Von tohi | 25.06.2015, 08:00 Uhr

Ende des Jahres sollen insgesamt neun Verbände und Organisationen das Haus auf dem Areal der Ex-Neptun-Werft beziehen

Mit dem Internationalen Haus des Tourismus will Rostock seine Führungsposition innerhalb Mecklenburg-Vorpommerns ausbauen und seinen Einfluss auf die gesamte Ostseeregion stärken. Gestern feierten der Landestourismusverband als Bauherr und die acht weiteren Nutzer Richtfest in der Konrad-Zuse-Straße. Ende des Jahres sollen sie das fünfgeschossige Gebäude auf dem Areal der ehemaligen Neptun-Werft beziehen können.

„Wir freuen uns wirklich sehr darauf, denn damit verbunden ist eine deutliche Verbesserung der Arbeitsbedingungen“, sagt Bernd Fischer, Geschäftsführer des Landestourismusverbands. Bislang sitzen er und seine Mitarbeiter am Platz der Freundschaft, wo die begrenzten Platzverhältnisse nicht einmal einen Konferenzraum zulassen. Der fast 6,1 Millionen Euro teure Neubau bietet aber noch weitaus mehr Innovationen zugunsten der 86 Beschäftigten vor Ort. Die neuen Beratungsräume und der Konferenzraum mit 40 Plätzen spielen dabei nur eine untergeordnete Rolle.
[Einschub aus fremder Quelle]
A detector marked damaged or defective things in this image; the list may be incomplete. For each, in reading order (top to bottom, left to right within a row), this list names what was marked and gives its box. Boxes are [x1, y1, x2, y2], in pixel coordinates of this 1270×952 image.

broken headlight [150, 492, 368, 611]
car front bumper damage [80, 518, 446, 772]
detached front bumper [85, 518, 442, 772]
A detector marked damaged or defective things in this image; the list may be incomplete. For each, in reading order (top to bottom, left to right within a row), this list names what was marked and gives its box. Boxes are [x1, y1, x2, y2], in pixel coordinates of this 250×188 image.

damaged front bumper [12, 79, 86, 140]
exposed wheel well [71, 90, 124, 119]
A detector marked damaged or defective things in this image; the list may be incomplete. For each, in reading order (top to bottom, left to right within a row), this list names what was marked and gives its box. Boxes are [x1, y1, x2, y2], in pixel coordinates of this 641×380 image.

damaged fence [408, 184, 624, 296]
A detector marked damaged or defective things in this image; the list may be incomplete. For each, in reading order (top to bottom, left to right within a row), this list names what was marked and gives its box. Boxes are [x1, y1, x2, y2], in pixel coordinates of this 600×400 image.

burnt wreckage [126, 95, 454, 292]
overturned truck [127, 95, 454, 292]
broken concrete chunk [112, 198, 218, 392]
„Es ist ein ganz besonderes Haus“, sagt Architekt Martin Zavracky. Geheizt und gekühlt wird das Gebäude mithilfe von Erdwärme, für die Beleuchtung sorgen energiesparende LED-Lampen und für Fahrräder und Autos wird eine Elektro-Tankstelle integriert. Das Bauvorhaben liege voll im Zeit- und Finanzplan. Dabei hatten die Architekten zahlreiche Probleme zu bewältigen, wie Zavracky sagt: „Das Baugrundstück war zu klein, der B-Plan zu eng gestrickt, der Boden verseucht und das Budget im Verhältnis zur Aufgabe gering.“ Außerdem befindet sich ein alter Bunker im Erdreich, der von geschützten Fledermäusen bewohnt wird.
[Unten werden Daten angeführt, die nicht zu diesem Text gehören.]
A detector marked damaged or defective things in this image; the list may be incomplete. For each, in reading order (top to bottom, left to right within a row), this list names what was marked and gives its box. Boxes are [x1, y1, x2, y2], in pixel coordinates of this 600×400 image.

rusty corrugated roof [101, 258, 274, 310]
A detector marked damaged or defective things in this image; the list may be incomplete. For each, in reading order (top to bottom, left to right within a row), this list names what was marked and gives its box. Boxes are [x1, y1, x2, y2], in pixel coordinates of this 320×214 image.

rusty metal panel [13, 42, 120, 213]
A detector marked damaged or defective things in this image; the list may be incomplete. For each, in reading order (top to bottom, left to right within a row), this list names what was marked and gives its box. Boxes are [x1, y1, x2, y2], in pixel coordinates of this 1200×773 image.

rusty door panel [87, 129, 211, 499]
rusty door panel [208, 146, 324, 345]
Doch alle Hindernisse sind überwunden. „Das Internationale Haus des Tourismus bringt viele wichtige Akteure zusammen und verleiht der Branche eine größere Schlagkraft“, sagt Sylvia Bretschneider, Präsidentin des Landestourismusverbands und des Landtags. Vor allem das neue Büro für Ostseetourismus sei wichtig, um die Position Mecklenburg-Vorpommerns als Urlaubsland Nummer eins zu festigen, auch international. Es soll unter anderem die jährlich stattfindenden Ostsee-Tourismusforen organisieren und das gemeinsame Marketing von Deutschland, Schweden, Dänemark, Finnland, Estland, Lettland, Litauen und Polen koordinieren.

„Wir müssen geballter gegenüber unseren Wettbewerbern auftreten“, sagt Staatssekretär Stefan Rudolph. Die neue Schaltzentrale schaffe dafür ideale Voraussetzungen. Ideal wäre der Standort aus Sicht von OB Roland Methling (parteilos) auch für den Rumpf des Bäderschiffs „Undine“.